[Task objective]
Put the records from the line with "In what order, from" up to and including the line with "2.59 meters" into a two-column CSV with the headers record_text and answer. Give one row per record, enclose each field in quotation marks, and replace any line breaks with spaces.

[Extracted records]

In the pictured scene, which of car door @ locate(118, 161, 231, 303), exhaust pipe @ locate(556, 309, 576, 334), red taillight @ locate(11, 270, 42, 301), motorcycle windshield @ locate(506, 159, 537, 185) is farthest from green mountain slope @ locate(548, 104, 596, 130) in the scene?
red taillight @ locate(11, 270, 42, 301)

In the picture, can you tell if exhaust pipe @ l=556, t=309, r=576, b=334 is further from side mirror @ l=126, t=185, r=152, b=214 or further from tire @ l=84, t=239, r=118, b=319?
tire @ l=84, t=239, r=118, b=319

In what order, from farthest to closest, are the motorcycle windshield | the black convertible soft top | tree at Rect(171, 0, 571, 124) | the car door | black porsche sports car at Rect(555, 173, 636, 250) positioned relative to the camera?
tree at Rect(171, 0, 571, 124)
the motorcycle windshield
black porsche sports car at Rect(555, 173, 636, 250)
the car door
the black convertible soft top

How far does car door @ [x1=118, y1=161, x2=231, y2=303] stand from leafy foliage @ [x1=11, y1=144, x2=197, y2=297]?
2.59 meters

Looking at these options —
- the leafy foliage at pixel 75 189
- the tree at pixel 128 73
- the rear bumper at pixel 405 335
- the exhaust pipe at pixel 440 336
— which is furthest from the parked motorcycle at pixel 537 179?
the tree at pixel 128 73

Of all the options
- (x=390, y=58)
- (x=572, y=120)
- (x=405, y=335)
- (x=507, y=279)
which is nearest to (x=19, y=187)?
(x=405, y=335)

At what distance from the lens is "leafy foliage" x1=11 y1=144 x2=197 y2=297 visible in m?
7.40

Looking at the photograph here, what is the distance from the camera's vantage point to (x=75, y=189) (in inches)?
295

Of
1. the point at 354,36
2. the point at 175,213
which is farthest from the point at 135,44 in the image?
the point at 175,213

---

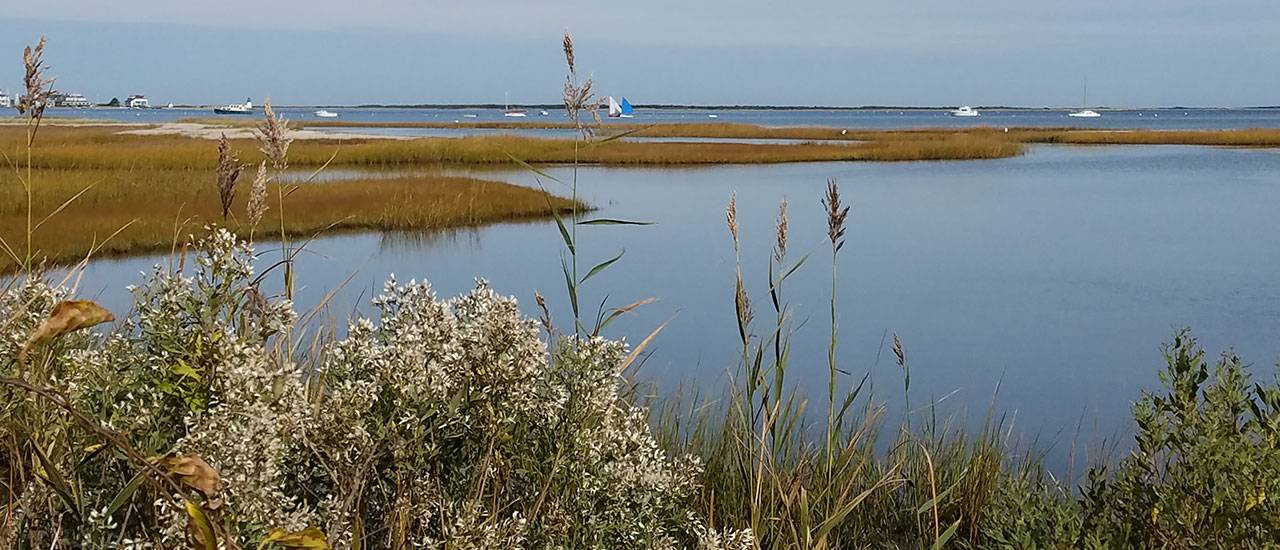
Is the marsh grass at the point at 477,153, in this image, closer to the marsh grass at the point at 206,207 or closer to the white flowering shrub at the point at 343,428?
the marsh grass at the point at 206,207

[Task solution]
record_text,answer
"In what order, from farthest to closest, are the motorcycle windshield | the black convertible soft top | tree at Rect(171, 0, 571, 124) | the car door | black porsche sports car at Rect(555, 173, 636, 250) positioned relative to the camera?","tree at Rect(171, 0, 571, 124) the motorcycle windshield black porsche sports car at Rect(555, 173, 636, 250) the car door the black convertible soft top"
"How far does car door @ [x1=118, y1=161, x2=231, y2=303] stand from leafy foliage @ [x1=11, y1=144, x2=197, y2=297]?","2.59 meters"